# start of PROVIDED DATA
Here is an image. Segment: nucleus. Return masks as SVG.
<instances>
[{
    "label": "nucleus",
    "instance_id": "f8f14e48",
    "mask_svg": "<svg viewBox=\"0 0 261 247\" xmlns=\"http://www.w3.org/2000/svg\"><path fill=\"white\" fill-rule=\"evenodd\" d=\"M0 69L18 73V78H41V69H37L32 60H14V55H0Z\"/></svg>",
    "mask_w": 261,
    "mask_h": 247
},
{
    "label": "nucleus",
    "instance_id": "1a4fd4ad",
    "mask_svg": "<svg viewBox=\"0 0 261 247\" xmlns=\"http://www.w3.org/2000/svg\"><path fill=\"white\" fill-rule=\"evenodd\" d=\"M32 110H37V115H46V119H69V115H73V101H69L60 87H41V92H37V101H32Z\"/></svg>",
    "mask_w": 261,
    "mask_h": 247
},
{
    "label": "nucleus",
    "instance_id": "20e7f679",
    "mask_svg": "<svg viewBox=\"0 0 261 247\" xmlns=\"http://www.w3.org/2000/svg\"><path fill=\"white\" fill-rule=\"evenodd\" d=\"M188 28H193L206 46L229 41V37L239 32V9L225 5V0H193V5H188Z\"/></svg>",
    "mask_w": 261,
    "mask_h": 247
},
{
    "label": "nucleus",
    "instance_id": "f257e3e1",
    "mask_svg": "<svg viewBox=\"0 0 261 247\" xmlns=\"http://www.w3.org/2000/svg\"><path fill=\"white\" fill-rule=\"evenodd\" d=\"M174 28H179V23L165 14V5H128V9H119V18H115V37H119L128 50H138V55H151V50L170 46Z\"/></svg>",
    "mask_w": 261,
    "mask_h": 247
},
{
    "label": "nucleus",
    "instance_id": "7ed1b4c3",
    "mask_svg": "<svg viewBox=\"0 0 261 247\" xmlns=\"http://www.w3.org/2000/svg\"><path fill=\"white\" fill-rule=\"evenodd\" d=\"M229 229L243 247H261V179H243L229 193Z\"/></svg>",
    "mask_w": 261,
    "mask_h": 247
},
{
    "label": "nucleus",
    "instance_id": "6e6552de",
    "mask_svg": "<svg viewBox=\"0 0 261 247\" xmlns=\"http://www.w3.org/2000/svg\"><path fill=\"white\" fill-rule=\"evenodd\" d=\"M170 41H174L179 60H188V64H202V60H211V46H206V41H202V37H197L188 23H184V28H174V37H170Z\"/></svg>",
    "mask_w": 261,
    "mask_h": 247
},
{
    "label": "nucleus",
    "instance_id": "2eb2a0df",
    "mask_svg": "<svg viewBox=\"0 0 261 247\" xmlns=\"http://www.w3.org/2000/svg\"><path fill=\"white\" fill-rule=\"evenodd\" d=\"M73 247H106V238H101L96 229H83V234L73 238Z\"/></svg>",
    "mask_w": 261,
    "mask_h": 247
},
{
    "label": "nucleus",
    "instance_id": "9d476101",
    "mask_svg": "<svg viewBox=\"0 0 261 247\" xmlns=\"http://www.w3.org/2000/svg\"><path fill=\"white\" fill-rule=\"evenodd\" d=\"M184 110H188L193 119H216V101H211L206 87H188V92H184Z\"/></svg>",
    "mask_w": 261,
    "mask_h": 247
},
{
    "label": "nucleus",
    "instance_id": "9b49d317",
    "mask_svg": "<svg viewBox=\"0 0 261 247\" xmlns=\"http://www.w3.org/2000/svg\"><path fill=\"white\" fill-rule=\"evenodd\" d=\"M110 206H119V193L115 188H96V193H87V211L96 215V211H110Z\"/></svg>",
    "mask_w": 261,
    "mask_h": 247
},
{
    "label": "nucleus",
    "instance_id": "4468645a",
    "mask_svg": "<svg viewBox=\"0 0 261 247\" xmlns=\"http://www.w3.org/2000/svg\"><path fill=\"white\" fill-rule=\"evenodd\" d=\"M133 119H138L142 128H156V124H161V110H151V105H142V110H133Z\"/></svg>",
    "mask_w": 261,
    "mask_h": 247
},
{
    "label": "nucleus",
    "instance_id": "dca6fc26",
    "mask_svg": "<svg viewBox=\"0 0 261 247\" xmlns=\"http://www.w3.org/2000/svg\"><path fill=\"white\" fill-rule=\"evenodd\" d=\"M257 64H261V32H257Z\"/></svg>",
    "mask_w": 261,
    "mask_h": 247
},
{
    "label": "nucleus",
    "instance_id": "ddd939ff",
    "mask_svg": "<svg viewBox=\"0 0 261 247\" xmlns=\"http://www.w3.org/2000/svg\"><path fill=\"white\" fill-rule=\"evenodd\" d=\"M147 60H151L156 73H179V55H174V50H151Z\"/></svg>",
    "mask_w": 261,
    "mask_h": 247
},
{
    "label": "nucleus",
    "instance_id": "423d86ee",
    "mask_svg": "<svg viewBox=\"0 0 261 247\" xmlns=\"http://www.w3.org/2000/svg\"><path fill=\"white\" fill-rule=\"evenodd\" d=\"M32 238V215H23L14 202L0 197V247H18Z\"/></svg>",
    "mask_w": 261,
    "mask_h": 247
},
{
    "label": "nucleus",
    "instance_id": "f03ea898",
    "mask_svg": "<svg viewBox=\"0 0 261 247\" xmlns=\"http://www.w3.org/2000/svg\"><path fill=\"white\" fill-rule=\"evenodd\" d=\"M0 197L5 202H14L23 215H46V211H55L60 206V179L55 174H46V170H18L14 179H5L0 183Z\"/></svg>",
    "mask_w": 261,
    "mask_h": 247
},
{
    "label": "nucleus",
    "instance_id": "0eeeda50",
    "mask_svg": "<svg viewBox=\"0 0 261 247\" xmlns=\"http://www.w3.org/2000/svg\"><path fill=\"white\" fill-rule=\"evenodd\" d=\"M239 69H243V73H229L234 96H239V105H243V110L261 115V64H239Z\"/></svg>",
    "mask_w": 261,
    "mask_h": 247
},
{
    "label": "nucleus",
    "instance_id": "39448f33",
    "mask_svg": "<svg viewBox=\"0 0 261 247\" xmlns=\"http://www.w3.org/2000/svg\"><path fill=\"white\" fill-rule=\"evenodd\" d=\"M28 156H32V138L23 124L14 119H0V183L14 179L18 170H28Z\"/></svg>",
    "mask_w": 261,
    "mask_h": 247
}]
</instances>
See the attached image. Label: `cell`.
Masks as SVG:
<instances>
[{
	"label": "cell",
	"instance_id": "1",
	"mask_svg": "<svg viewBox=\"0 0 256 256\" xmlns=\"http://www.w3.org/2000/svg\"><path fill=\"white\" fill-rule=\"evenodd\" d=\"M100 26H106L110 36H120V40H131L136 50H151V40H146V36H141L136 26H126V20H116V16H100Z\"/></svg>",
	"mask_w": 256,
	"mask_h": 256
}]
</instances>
# end of PROVIDED DATA
> **WORK TO BE COMPLETED**: Pick out every line in the records above that contains the word "image", and copy each such line in full.

> **TASK RESPONSE**:
Here is an image. Segment: nucleus. Return masks as SVG.
See the attached image. Label: `cell`.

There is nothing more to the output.